Aber oft genug wird meiner Leidenschaft ein Dämpfer verpasst: zum Beispiel, wenn mal wieder der einzige Zugang zum Gleis über zwei Treppen ohne Rolltreppe und Aufzug führt. Wenn der Bus zur Stoßzeit so voll ist, dass er meine Haltestelle auslässt und ich deshalb eine Dreiviertelstunde zu spät zur Arbeit komme. 

Wenn ich mich auf einem schmalen Radstreifen zwischen auf der einen Seite parkenden und auf der anderen Seite zu nah überholenden Autos durchschlängeln muss. Wenn besagter Fahrradstreifen einfach im Nirgendwo aufhört. Wenn die App nicht anzeigt, dass der Bus ausfällt, und ich dann um 6 Uhr morgens in meinem Heimatdorf alternativlos an der Haltestelle stehe. 

Kein Auto haben ist oft unpraktisch, unflexibel und unzuverlässig

Dann merke ich, dass mein Lebensstil ohne Auto für viele Menschen in anderen Lebenssituationen zu unpraktisch, unflexibel und unzuverlässig ist: für Menschen mit Behinderungen, Eltern mit Kindern (und besonders mit Kinderwagen), pflegende Angehörige, Angestellte im Schichtdienst und Menschen, die nicht mal so einfach eine Stunde später zur Arbeit kommen können, weil der Bus mal wieder ausgefallen ist. 

Gleichzeitig müssen sehr viele Menschen dennoch mit dieser Situation leben.
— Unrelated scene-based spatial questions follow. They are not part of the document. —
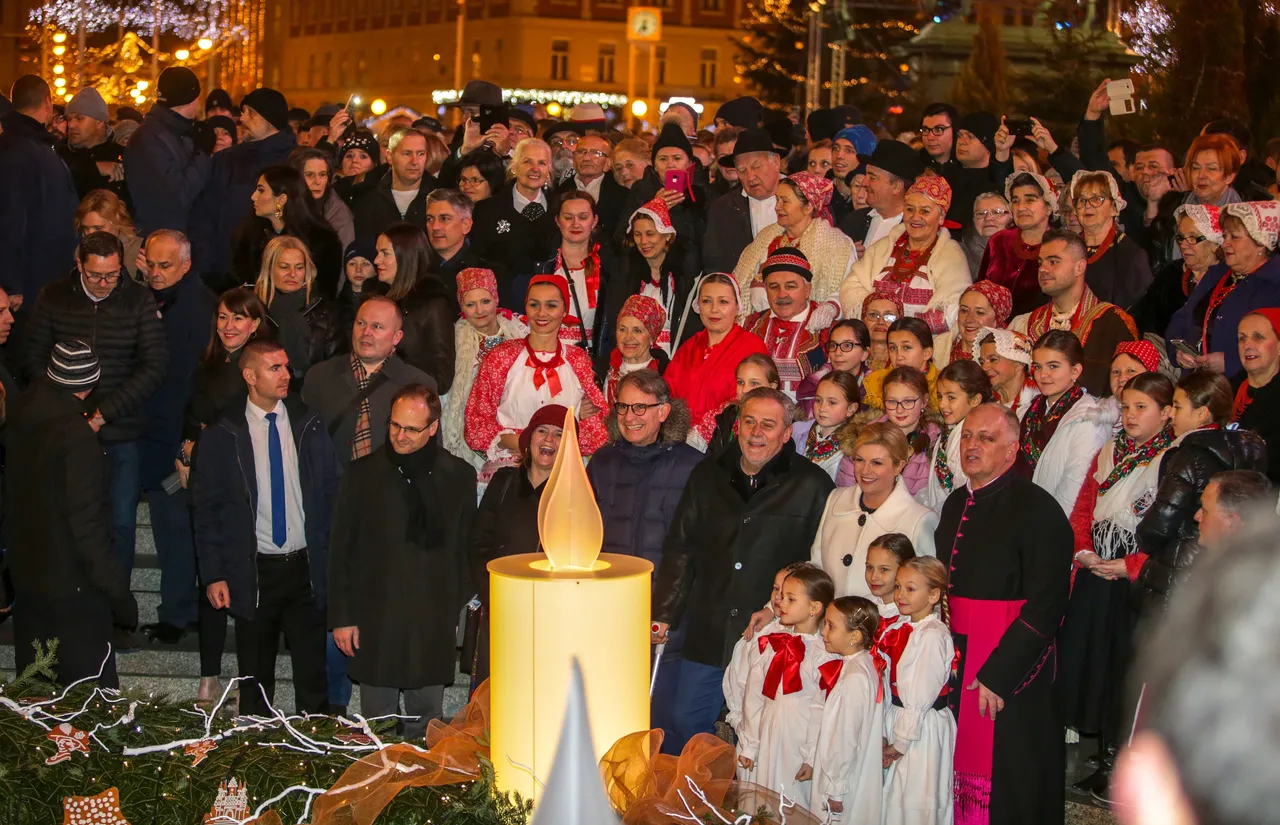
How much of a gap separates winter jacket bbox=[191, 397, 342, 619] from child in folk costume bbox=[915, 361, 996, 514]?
9.18 ft

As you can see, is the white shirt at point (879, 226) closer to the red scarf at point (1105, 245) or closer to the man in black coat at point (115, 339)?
the red scarf at point (1105, 245)

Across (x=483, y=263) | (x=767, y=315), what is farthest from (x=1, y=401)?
(x=767, y=315)

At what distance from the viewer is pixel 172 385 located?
861 centimetres

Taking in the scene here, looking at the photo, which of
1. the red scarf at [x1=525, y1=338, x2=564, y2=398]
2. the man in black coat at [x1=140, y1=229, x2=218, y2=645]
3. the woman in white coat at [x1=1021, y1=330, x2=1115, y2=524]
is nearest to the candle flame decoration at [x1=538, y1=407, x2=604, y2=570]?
the woman in white coat at [x1=1021, y1=330, x2=1115, y2=524]

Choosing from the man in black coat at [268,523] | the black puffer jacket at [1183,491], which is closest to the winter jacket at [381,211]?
the man in black coat at [268,523]

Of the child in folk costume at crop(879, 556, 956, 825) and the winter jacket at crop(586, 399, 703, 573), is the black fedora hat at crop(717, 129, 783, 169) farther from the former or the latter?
the child in folk costume at crop(879, 556, 956, 825)

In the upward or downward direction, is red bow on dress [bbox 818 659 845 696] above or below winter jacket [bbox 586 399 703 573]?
below

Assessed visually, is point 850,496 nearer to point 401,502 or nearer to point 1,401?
point 401,502

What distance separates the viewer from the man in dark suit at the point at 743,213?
9516 millimetres

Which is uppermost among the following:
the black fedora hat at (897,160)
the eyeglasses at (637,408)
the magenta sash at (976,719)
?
the black fedora hat at (897,160)

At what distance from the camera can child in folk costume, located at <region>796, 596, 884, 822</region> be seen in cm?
554

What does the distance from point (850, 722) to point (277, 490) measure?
3.09 m

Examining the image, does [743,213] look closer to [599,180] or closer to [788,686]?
[599,180]

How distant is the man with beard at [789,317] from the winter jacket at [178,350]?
323 cm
Denn Autos sind erstens teuer – 425 Euro kostet ein Auto durchschnittlich im Monat. 29 Prozent der deutschen Haushalte ohne Auto besitzen deshalb keines, weil sie es sich nicht leisten könnten. Für diejenigen, die es sich trotz geringem Einkommen leisten (müssen), bedeutet dieser Betrag Einschränkungen in anderen Lebensbereichen. 
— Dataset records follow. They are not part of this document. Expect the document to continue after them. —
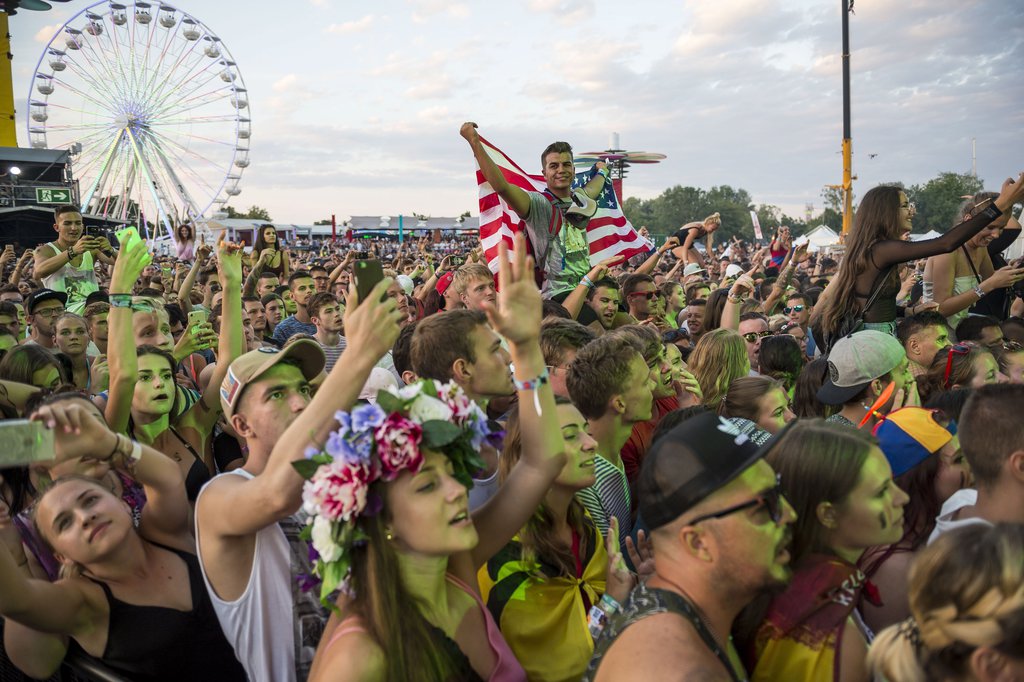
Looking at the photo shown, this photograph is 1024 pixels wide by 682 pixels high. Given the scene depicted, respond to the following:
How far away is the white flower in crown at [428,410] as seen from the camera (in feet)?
7.47

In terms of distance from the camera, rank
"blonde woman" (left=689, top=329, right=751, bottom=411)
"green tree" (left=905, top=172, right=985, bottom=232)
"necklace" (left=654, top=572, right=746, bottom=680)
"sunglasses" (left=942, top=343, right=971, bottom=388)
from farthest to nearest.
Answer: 1. "green tree" (left=905, top=172, right=985, bottom=232)
2. "blonde woman" (left=689, top=329, right=751, bottom=411)
3. "sunglasses" (left=942, top=343, right=971, bottom=388)
4. "necklace" (left=654, top=572, right=746, bottom=680)

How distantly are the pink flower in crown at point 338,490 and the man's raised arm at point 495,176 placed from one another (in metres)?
3.41

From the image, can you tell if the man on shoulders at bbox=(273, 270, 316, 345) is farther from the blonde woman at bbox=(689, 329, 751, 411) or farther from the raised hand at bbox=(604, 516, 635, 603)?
the raised hand at bbox=(604, 516, 635, 603)

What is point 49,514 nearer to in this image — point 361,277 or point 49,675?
point 49,675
Zweitens sind nicht alle Menschen in der Lage, Auto zu fahren: Kinder und Jugendliche, Senior:innen, Menschen mit Behinderung. Diese Personen sind in schlecht angebundenen Regionen entweder vollkommen von autofahrenden Angehörigen abhängig oder eben stark in ihrer Mobilität eingeschränkt

Verkehrswende bedeutet Selbstbestimmung

Deshalb bedeutet die Verkehrswende für mich in erster Linie, Menschen jeden Alters und in jeder Lebenssituation selbstbestimmte, sichere und günstige Mobilität ermöglichen zu können. Verkehrswende bedeutet für mich auch, den kostbaren und raren städtischen Raum effizienter und gemeinwohlorientierter aufzuteilen. Denn wir müssen uns die Frage stellen, ob wir es uns noch leisten können, bei so vielfältigen Nutzungsansprüchen an teuren und knappen urbanen Raum – dringend benötigter Wohnraum, mehr Grünflächen – weiterhin in gleichem Maße Straßen und Parkplätze für Autos vorzuhalten.
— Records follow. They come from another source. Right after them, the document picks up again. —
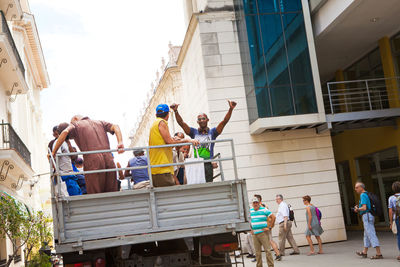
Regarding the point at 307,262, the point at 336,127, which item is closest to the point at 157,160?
the point at 307,262

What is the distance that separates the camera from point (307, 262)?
13.5 m

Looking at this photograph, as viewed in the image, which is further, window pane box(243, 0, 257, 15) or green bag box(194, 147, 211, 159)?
window pane box(243, 0, 257, 15)

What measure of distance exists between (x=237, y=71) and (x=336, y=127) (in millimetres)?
4235

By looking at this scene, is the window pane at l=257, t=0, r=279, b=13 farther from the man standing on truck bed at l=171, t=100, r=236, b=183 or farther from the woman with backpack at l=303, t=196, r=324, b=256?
the man standing on truck bed at l=171, t=100, r=236, b=183

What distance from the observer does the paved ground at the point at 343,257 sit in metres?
12.1

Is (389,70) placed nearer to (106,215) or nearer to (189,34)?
(189,34)

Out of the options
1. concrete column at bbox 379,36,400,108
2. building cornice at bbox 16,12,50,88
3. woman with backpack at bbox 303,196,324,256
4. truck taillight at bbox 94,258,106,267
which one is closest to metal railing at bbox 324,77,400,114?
concrete column at bbox 379,36,400,108

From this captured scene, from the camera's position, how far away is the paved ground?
1215 centimetres

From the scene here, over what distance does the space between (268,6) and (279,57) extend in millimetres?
1945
Nicht zu vergessen: Den ländlichen Raum besser anzubinden und dafür zu sorgen, dass auch Menschen, die noch nicht oder nicht mehr Auto fahren können (oder wollen), mobil sein können, besonders vor dem Hintergrund des demografischen Wandels, der den ländlichen Raum stärker betrifft als die Städte, ist auch Teil der Verkehrswende.

Geld für nachhaltige Infrastruktur sichern

Wieso priorisieren wir weiterhin finanzpolitisch eine Art von Infrastruktur, die erstens nicht von allen Bürger:innen genutzt werden kann, die pro beförderter Person zehnmal so viel Platz benötigt wie der ÖPNV und die obendrein die öffentliche Hand mehr Geld kostet als der ÖPNV?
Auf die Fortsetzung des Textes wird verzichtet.